The answer must be every record below, repeated exactly.

-- -- --

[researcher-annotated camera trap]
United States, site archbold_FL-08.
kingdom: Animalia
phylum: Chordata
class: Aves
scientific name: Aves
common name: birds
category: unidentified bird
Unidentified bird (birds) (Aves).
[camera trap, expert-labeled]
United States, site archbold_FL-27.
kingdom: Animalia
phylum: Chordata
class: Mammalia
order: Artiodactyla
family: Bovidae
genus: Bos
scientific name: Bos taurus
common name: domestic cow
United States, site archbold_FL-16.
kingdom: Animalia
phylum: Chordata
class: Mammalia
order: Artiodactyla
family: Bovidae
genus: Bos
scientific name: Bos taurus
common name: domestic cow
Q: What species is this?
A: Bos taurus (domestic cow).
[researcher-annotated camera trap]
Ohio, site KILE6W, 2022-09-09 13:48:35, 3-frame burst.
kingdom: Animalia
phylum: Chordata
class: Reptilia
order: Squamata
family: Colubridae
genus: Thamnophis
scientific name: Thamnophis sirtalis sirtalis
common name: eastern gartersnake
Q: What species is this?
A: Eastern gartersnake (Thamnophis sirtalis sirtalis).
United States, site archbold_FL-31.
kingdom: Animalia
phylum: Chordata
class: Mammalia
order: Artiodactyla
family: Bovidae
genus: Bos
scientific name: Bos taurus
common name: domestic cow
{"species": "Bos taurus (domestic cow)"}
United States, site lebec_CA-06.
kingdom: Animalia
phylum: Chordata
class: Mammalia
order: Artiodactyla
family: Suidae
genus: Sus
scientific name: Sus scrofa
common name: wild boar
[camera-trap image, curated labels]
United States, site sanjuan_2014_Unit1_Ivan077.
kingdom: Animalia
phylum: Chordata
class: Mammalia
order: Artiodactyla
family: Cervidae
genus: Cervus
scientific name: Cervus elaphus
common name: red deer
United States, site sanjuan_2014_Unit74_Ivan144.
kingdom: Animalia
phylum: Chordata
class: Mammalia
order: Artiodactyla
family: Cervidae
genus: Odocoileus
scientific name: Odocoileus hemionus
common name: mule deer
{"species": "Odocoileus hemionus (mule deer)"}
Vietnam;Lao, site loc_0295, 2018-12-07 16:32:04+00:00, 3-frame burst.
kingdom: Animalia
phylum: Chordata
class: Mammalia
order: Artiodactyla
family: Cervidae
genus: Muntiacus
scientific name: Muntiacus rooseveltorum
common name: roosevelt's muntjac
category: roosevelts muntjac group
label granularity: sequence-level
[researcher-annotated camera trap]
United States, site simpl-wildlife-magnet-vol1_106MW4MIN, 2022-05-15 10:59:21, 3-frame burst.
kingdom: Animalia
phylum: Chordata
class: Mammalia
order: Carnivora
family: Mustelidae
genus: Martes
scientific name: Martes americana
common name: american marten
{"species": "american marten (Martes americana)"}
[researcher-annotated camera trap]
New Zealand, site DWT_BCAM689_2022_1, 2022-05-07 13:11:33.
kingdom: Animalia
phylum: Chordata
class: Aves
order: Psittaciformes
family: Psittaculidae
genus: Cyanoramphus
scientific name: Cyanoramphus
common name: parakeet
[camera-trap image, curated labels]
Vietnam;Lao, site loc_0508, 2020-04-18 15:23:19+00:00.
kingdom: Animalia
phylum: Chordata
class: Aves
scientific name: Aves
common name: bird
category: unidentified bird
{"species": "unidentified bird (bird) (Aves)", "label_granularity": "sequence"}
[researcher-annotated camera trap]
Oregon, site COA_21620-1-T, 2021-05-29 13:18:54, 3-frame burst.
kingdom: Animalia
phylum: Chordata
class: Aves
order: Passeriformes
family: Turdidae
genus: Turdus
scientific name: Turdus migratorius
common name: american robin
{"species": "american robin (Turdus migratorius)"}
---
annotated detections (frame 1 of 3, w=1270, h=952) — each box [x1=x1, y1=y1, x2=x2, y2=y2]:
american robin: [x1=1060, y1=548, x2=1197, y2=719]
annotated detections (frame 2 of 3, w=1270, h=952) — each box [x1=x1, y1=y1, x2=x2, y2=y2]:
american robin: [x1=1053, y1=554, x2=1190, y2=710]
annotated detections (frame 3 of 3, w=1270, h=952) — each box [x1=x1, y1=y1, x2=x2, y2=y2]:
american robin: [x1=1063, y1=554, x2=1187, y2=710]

-- -- --

### EXERCISE RESULT
[researcher-annotated camera trap]
United States, site archbold_FL-08.
kingdom: Animalia
phylum: Chordata
class: Aves
scientific name: Aves
common name: birds
category: unidentified bird
Unidentified bird (birds) (Aves).
[camera trap, expert-labeled]
United States, site archbold_FL-27.
kingdom: Animalia
phylum: Chordata
class: Mammalia
order: Artiodactyla
family: Bovidae
genus: Bos
scientific name: Bos taurus
common name: domestic cow
United States, site archbold_FL-16.
kingdom: Animalia
phylum: Chordata
class: Mammalia
order: Artiodactyla
family: Bovidae
genus: Bos
scientific name: Bos taurus
common name: domestic cow
Q: What species is this?
A: Bos taurus (domestic cow).
[researcher-annotated camera trap]
Ohio, site KILE6W, 2022-09-09 13:48:35, 3-frame burst.
kingdom: Animalia
phylum: Chordata
class: Reptilia
order: Squamata
family: Colubridae
genus: Thamnophis
scientific name: Thamnophis sirtalis sirtalis
common name: eastern gartersnake
Q: What species is this?
A: Eastern gartersnake (Thamnophis sirtalis sirtalis).
United States, site archbold_FL-31.
kingdom: Animalia
phylum: Chordata
class: Mammalia
order: Artiodactyla
family: Bovidae
genus: Bos
scientific name: Bos taurus
common name: domestic cow
{"species": "Bos taurus (domestic cow)"}
United States, site lebec_CA-06.
kingdom: Animalia
phylum: Chordata
class: Mammalia
order: Artiodactyla
family: Suidae
genus: Sus
scientific name: Sus scrofa
common name: wild boar
[camera-trap image, curated labels]
United States, site sanjuan_2014_Unit1_Ivan077.
kingdom: Animalia
phylum: Chordata
class: Mammalia
order: Artiodactyla
family: Cervidae
genus: Cervus
scientific name: Cervus elaphus
common name: red deer
United States, site sanjuan_2014_Unit74_Ivan144.
kingdom: Animalia
phylum: Chordata
class: Mammalia
order: Artiodactyla
family: Cervidae
genus: Odocoileus
scientific name: Odocoileus hemionus
common name: mule deer
{"species": "Odocoileus hemionus (mule deer)"}
Vietnam;Lao, site loc_0295, 2018-12-07 16:32:04+00:00, 3-frame burst.
kingdom: Animalia
phylum: Chordata
class: Mammalia
order: Artiodactyla
family: Cervidae
genus: Muntiacus
scientific name: Muntiacus rooseveltorum
common name: roosevelt's muntjac
category: roosevelts muntjac group
label granularity: sequence-level
[researcher-annotated camera trap]
United States, site simpl-wildlife-magnet-vol1_106MW4MIN, 2022-05-15 10:59:21, 3-frame burst.
kingdom: Animalia
phylum: Chordata
class: Mammalia
order: Carnivora
family: Mustelidae
genus: Martes
scientific name: Martes americana
common name: american marten
{"species": "american marten (Martes americana)"}
[researcher-annotated camera trap]
New Zealand, site DWT_BCAM689_2022_1, 2022-05-07 13:11:33.
kingdom: Animalia
phylum: Chordata
class: Aves
order: Psittaciformes
family: Psittaculidae
genus: Cyanoramphus
scientific name: Cyanoramphus
common name: parakeet
[camera-trap image, curated labels]
Vietnam;Lao, site loc_0508, 2020-04-18 15:23:19+00:00.
kingdom: Animalia
phylum: Chordata
class: Aves
scientific name: Aves
common name: bird
category: unidentified bird
{"species": "unidentified bird (bird) (Aves)", "label_granularity": "sequence"}
[researcher-annotated camera trap]
Oregon, site COA_21620-1-T, 2021-05-29 13:18:54, 3-frame burst.
kingdom: Animalia
phylum: Chordata
class: Aves
order: Passeriformes
family: Turdidae
genus: Turdus
scientific name: Turdus migratorius
common name: american robin
{"species": "american robin (Turdus migratorius)"}
---
annotated detections (frame 1 of 3, w=1270, h=952) — each box [x1=x1, y1=y1, x2=x2, y2=y2]:
american robin: [x1=1060, y1=548, x2=1197, y2=719]
annotated detections (frame 2 of 3, w=1270, h=952) — each box [x1=x1, y1=y1, x2=x2, y2=y2]:
american robin: [x1=1053, y1=554, x2=1190, y2=710]
annotated detections (frame 3 of 3, w=1270, h=952) — each box [x1=x1, y1=y1, x2=x2, y2=y2]:
american robin: [x1=1063, y1=554, x2=1187, y2=710]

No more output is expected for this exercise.